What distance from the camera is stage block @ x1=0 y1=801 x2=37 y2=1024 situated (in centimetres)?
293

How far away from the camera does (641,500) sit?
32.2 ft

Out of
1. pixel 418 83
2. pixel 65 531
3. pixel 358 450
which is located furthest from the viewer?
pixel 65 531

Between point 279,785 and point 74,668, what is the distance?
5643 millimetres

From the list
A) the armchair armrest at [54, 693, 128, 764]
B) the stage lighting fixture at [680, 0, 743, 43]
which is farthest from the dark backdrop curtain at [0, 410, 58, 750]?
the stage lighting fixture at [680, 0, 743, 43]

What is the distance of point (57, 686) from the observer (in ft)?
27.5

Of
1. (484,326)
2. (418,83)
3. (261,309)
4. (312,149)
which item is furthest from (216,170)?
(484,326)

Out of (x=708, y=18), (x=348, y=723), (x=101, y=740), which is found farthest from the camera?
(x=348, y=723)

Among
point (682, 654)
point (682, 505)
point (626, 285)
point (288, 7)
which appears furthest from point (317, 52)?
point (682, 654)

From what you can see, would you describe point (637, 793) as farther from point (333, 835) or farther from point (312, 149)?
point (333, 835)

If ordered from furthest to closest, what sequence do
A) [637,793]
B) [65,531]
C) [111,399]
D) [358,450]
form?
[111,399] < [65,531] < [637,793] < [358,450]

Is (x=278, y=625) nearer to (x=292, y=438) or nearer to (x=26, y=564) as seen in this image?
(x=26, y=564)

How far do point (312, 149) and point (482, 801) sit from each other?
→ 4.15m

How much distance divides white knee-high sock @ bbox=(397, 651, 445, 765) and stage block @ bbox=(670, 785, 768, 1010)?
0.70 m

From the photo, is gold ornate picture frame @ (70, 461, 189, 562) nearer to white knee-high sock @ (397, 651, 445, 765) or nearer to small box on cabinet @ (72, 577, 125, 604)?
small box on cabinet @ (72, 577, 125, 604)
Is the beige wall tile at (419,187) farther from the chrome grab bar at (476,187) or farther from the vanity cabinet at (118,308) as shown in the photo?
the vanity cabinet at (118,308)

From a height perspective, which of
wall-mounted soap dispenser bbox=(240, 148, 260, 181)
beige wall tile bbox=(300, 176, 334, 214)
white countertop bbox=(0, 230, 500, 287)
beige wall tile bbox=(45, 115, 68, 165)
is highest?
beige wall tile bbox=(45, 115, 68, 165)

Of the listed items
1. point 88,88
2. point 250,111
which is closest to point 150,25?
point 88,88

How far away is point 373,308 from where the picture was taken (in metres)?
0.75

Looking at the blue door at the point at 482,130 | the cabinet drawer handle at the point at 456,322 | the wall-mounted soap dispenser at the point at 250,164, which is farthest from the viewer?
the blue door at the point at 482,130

* **Instructions to follow**:
Copy the data word for word, starting at the line containing "From the photo, is" and continuing through the last line of the data.

* **Reply**:
From the photo, is gold ornate picture frame @ (70, 461, 189, 562) nearer to white knee-high sock @ (397, 651, 445, 765) or nearer to small box on cabinet @ (72, 577, 125, 604)?
small box on cabinet @ (72, 577, 125, 604)
Is the beige wall tile at (419,187) farther from the chrome grab bar at (476,187) or farther from the vanity cabinet at (118,308) as shown in the photo?
the vanity cabinet at (118,308)

From a height perspective, which of
wall-mounted soap dispenser bbox=(240, 148, 260, 181)
beige wall tile bbox=(300, 176, 334, 214)
white countertop bbox=(0, 230, 500, 287)
beige wall tile bbox=(45, 115, 68, 165)
is highest?
beige wall tile bbox=(45, 115, 68, 165)

Of the listed items
1. point 88,88
2. point 250,111
which is closest to point 150,25?
point 88,88

How far away is point 373,308 from where the picture was taken (in metres)?
0.75

Looking at the blue door at the point at 482,130 | the cabinet drawer handle at the point at 456,322 | the wall-mounted soap dispenser at the point at 250,164, which is farthest from the viewer?
the blue door at the point at 482,130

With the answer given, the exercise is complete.